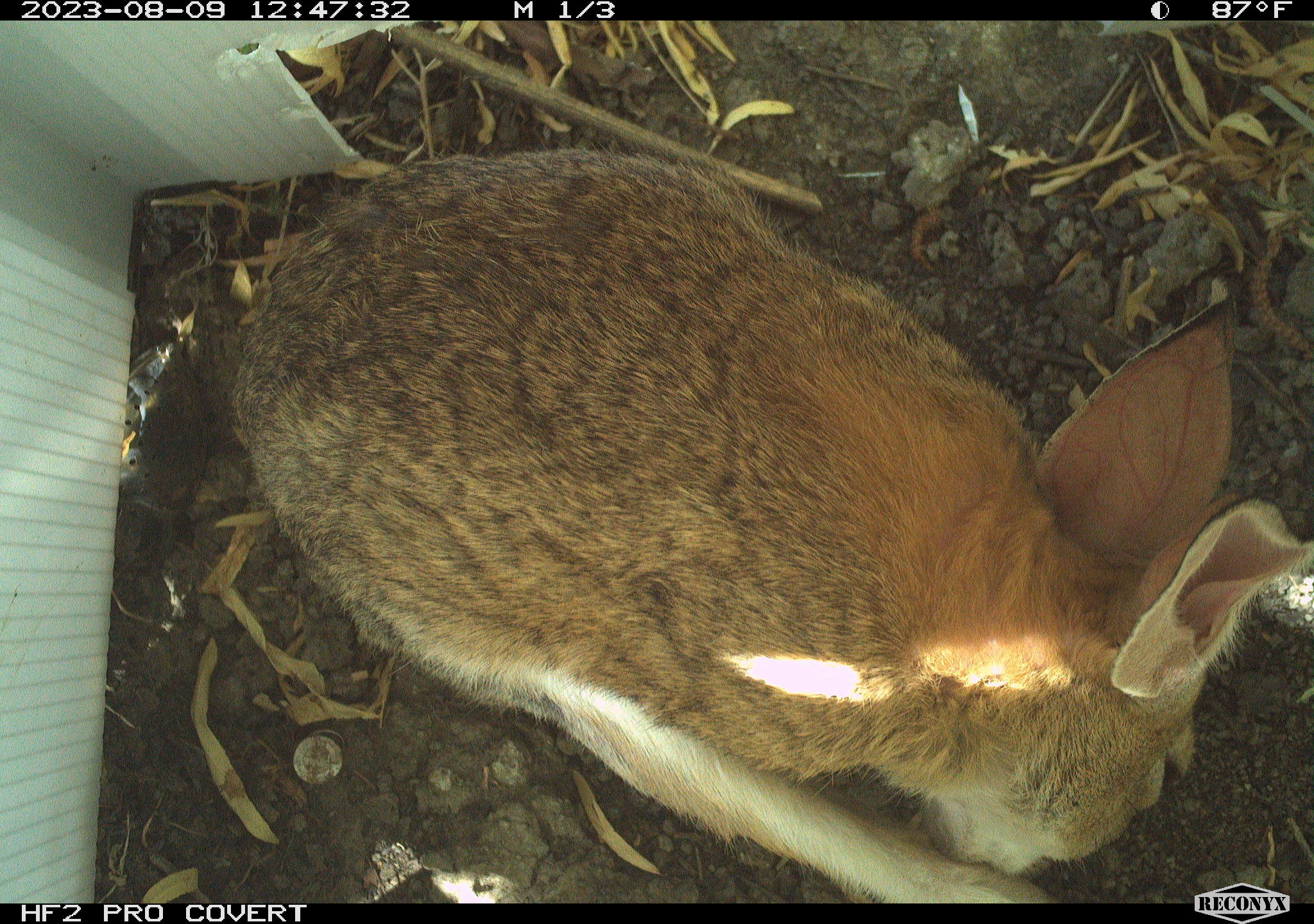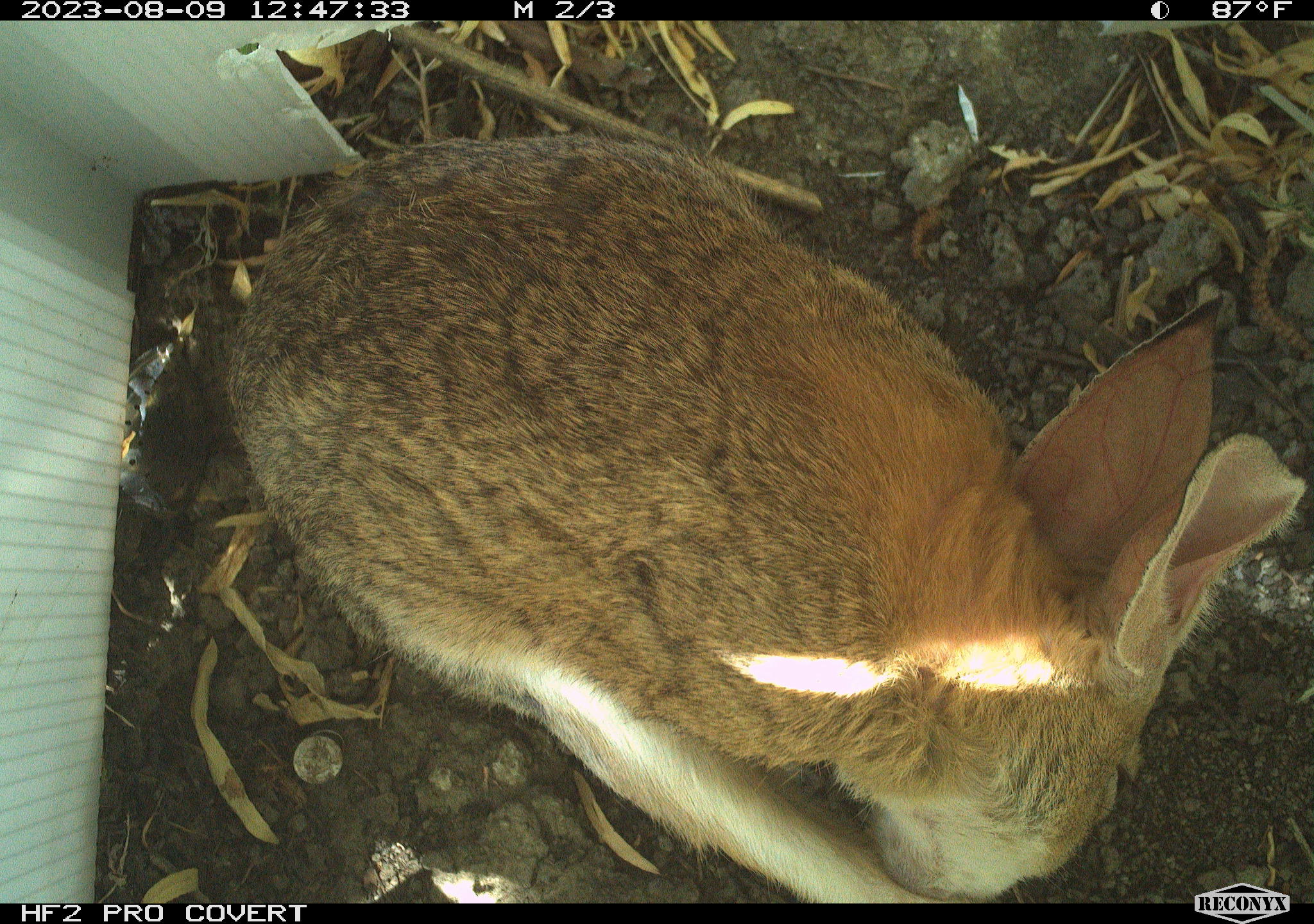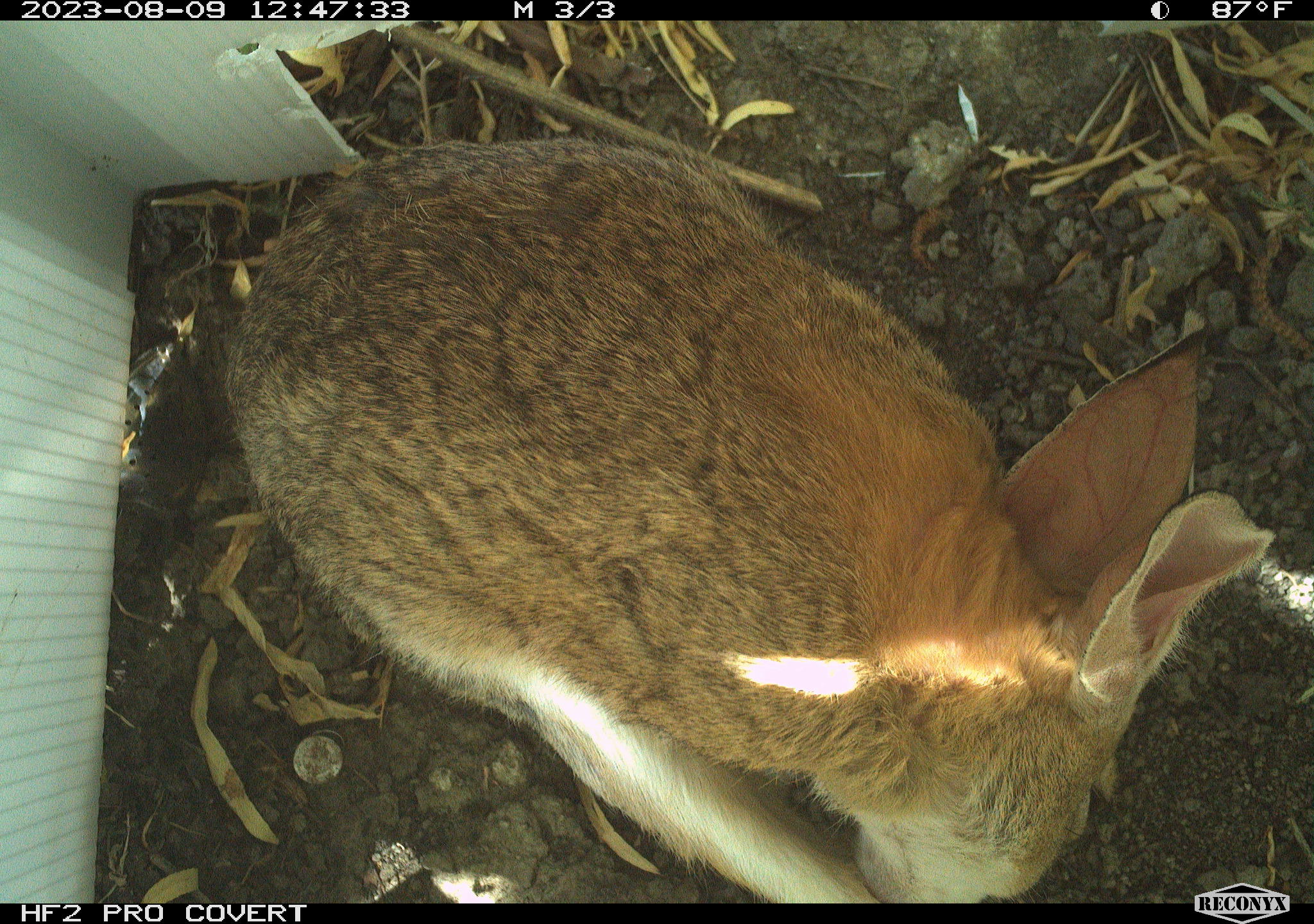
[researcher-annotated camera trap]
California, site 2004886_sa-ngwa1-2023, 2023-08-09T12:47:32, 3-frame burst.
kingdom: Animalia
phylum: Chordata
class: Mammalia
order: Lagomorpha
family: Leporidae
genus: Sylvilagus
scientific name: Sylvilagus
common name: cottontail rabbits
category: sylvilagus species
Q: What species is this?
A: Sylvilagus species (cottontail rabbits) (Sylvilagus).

────────────────────────────────────────

Exercise details: Type the records out again in full, exactly, with each picture omitted.

Your response:
[researcher-annotated camera trap]
California, site 2004886_sa-ngwa1-2023, 2023-08-09T12:47:32, 3-frame burst.
kingdom: Animalia
phylum: Chordata
class: Mammalia
order: Lagomorpha
family: Leporidae
genus: Sylvilagus
scientific name: Sylvilagus
common name: cottontail rabbits
category: sylvilagus species
Q: What species is this?
A: Sylvilagus species (cottontail rabbits) (Sylvilagus).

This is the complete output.